The best she can do is be understanding and give Alex her space. That first crush is so powerful; even without the haze of being a teenager in a hormonal body, it feels like the world is ending when the first girl you like doesn’t like you back.

She keeps it professional at the first crime scene where she crosses paths with the DEO again, some alien in a back alley likely dead of exposure. She sighs as she stands up from examining his body, pulling the sheet over his face as she does so.

“Something wrong?” Alex asks, her tone too bright to really be genuine.

“Just…” Maggie shrugs. “Poor guy. He comes here hoping for a better life, maybe fleeing a bad homeworld situation. And he ends up like that. I feel for him, that’s all.”

“Yeah,” Alex says softly, and for a moment they’re united in their regret over someone else’s tragedy. But it soon passes, and they’re emerging into the weak winter sunlight outside the alley, where people are trying to gawk at the scene from behind the yellow tape.

Maggie opens her mouth but Alex cuts her off. “We’ll take possession of the body, do an autopsy just in case.”

Maggie’s first instinct is to fight for jurisdiction, something snarky and pointed that would get Alex to smile that half-flustered half-challenging smile and fight back. But that’s not what they do right now. “Sure. Your lab is probably better equipped.”

The expected “oh so you admit it then Sawyer?” never comes. Alex just nods tightly and starts walking away, but she stops when Supergirl lands with that trademark whoosh, her cape billowing all heroically. Maggie would never ever admit it, not even under oath in a court of law, but the landing is actually really cool.

“We got this,” Alex says, her head down, eyes not quite meeting Supergirl’s very direct gaze.

She stands there with that dumb heroic pose of hers, hands on her hips, and Maggie fights the urge to straighten up her posture. “Are you sure?”
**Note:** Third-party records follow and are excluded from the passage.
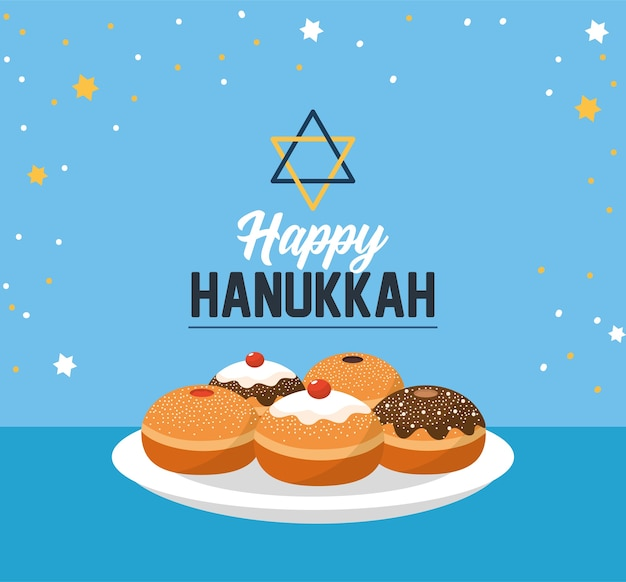 Happy hanukkah with sweet breads and david star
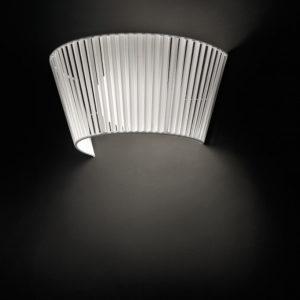 morosini ribbon lampada parete PA40 684x1024 300x300 - Ribbon PA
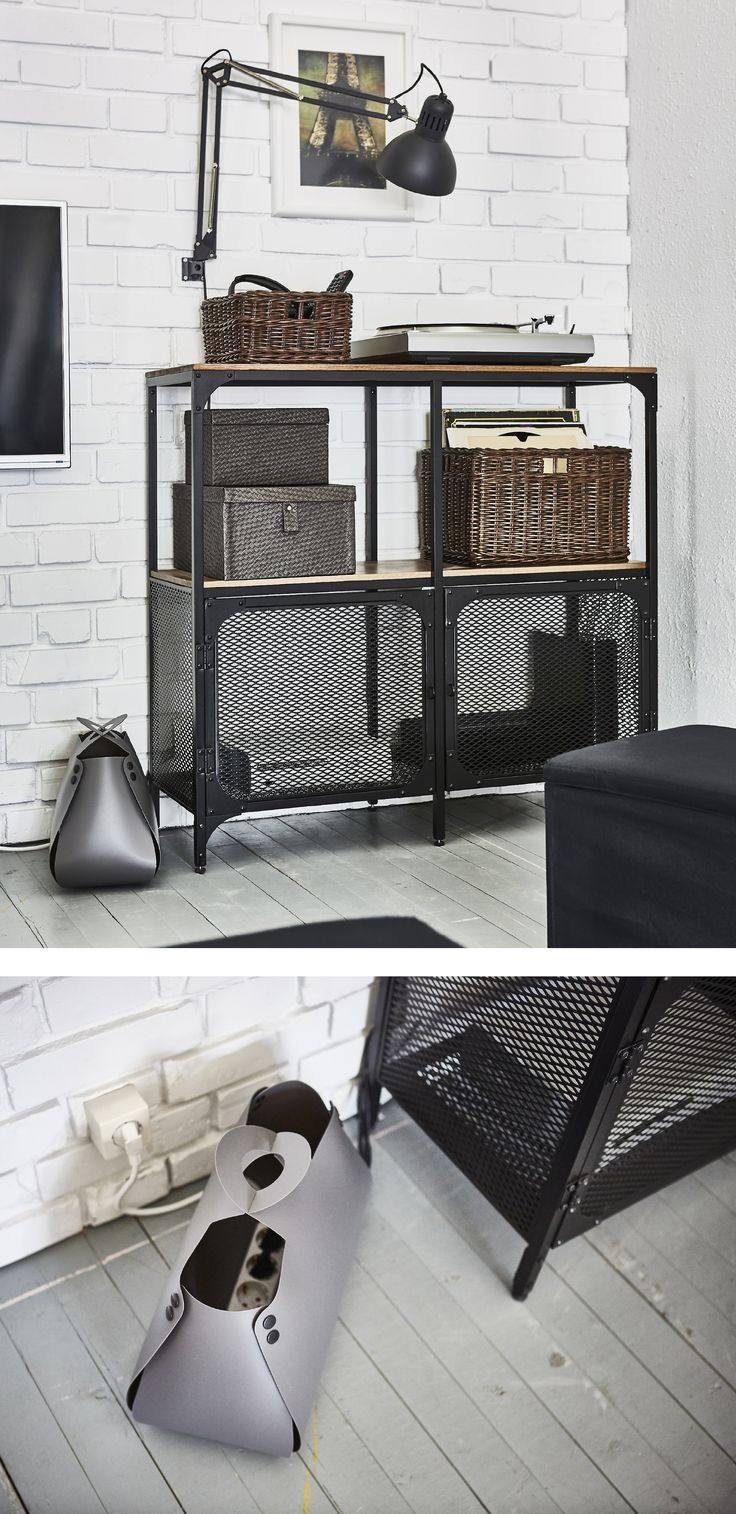 12 best Home IKEA fjallbo images on Pinterest | Living room, Living ...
Something about the way she asks the question, looking carefully at Alex, then over at Maggie, makes it seem like they’re not talking about the dead guy in the alley.

“Yeah, I’m sure,” Alex says, nodding a little. Supergirl puts her hand on Alex’s shoulder, giving her a little squeeze, and oh. Ok. They’re not just running buddies. Well, Maggie can’t blame a girl for moving on fast.

“I’ll see you later,” Supergirl says. And then she looks right at Maggie and she would swear that Supergirl is using her freeze breath with how chilly her words come out. “Thanks for your assistance, Detective Sawyer. I’m sure the DEO appreciates your help.” Her knees flex and she takes off before Maggie can say another word.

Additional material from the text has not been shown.